The closest the two sides ever got to making peace was during the Bill Clinton presidency, and I dare say that had Prime Minister Yitzak Rabin (with whom Yasser Arafat and Shimon Peres recieved the ‘Nobel Prize for Peace’ for the Negotiations at Oslo) not been assassinated maybe, just maybe we would’ve had the much needed peace between Israel and Palestine.
Another attempt was made with Ehud Barak as Prime Minister in Israel but hit the rocks when both sides failed to yield much needed grounds. This was perhaps the last chance for peace as the Israeli governments that came after him became or were less amenable to peace overtures by the Palestinians or even the Americans for that matter.
Infact, the government of Ariel Sharon had Arafat confined within his Ramallah compound for over two years, where the latter became ill, fell into a coma and afterwards died (a subject of dispute today, as the Palestinian Authority carry out studies as well as a post mortem of his exhumed body following claims that his clothing as well as utensils around him, prior to his death were laced with life threatening nuclear materials) on the 11th of November, 2004.

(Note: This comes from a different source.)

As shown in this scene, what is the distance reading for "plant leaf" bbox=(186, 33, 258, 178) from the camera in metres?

Since then, the noticeable crack within the Palestinian group has widened and has led to the two areas currently occupied by Palestinians being ruled by separate factions after elections won by the Hamas (which does not recognize Israel) went unrecognized by world powers thus strengthening the arm of the Palestinian Authority under Mahmoud Abbas to attempt to usurp power but failed, leading to both sides consolidating their bases in the area they control, Gaza for Hamas and the West Bank for the Palestinian Authority.

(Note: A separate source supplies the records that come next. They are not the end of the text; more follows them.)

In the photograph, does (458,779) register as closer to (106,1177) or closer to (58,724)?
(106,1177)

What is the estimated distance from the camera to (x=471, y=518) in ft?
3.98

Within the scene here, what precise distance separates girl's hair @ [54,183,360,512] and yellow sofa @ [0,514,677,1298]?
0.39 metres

Since then, the situation has become murkier, with a three-pronged arena in the crisis now created, evidenced by the almost stoical reaction of the Hamas government to some diplomatic successes won by the West Bank’s and Palestinian Authority President, Mahmoud Abass at the United Nations, in recent times, and the expected condemnation of same by the Israelis, who also on the one hand prop the PA while stifling Hamas on the other.
Unfortunately for the Palestinians, recent events in the middle east have left them out in the cold, as former supportive governments in the region now face mounting discontent amongst their populations at home in the recent spate of Arab Springs that have led to the deposition of some influential despotic rulers and political instability even civil wars in others (as in the case of Syria).

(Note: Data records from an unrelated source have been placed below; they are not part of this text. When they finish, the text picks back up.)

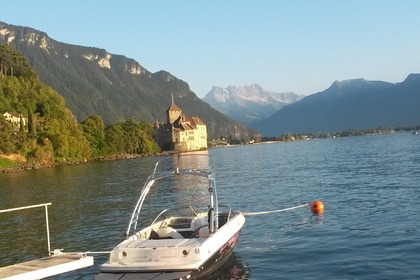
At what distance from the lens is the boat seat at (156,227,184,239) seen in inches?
802

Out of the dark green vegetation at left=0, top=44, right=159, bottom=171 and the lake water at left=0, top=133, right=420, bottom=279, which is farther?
the dark green vegetation at left=0, top=44, right=159, bottom=171

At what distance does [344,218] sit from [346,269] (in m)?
10.2

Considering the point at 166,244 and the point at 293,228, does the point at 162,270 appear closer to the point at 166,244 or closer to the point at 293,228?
the point at 166,244

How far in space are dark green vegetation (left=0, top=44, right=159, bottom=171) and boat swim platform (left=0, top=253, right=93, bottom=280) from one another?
103 metres

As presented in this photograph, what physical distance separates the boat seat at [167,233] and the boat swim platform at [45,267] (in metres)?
5.25

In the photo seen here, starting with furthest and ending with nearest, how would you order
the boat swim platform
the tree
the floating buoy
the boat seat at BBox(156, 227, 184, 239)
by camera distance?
the tree, the floating buoy, the boat seat at BBox(156, 227, 184, 239), the boat swim platform

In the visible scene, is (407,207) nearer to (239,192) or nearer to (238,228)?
(238,228)

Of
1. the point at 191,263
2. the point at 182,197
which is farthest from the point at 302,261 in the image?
the point at 182,197

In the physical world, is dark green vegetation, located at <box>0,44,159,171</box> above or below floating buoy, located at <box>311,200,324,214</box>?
above

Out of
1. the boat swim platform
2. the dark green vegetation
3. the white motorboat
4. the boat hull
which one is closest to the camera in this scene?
the boat swim platform

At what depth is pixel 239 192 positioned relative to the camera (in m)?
45.1

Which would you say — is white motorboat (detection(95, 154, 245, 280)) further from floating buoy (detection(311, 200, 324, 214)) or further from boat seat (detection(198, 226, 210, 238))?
floating buoy (detection(311, 200, 324, 214))

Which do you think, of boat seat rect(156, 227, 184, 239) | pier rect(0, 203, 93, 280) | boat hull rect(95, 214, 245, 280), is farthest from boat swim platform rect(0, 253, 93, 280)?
boat seat rect(156, 227, 184, 239)

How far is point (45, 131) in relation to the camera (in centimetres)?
13188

Their supporters in Europe too have also had to face troubles at home occassioned by the economic crisis there. The European Union’s attempt to stamp some form of authority by insisting that Israeli farms operating in the ‘Occupied Territories’ correctly label their products (most of them aren’t, and hence are sold even in nations opposed vehemently to Israeli goods and services) and placing a ban on aid to Israeli Institutions operating there too, seem to be yielding no fruit and may infact have backfired as Israel, on the other hand has blocked aid getting to Palestinian Institutions from Europe that must pass through Israeli hands.
It is in this atmosphere that the efforts at reawakening the peace-talks between the Israelis and Palestinians hold. How much progress can be achieved with the Israeli government insisting that the talks about the Pre-’67 borders as well as Israeli settlements remain non-negotiable, while creating an ambient atmosphere for some ‘trust’ with the release of more than a hundred Palestinian prisoners (accused of the most heinous and deadly crimes and attacks against Israelis) is left to be seen as time goes on.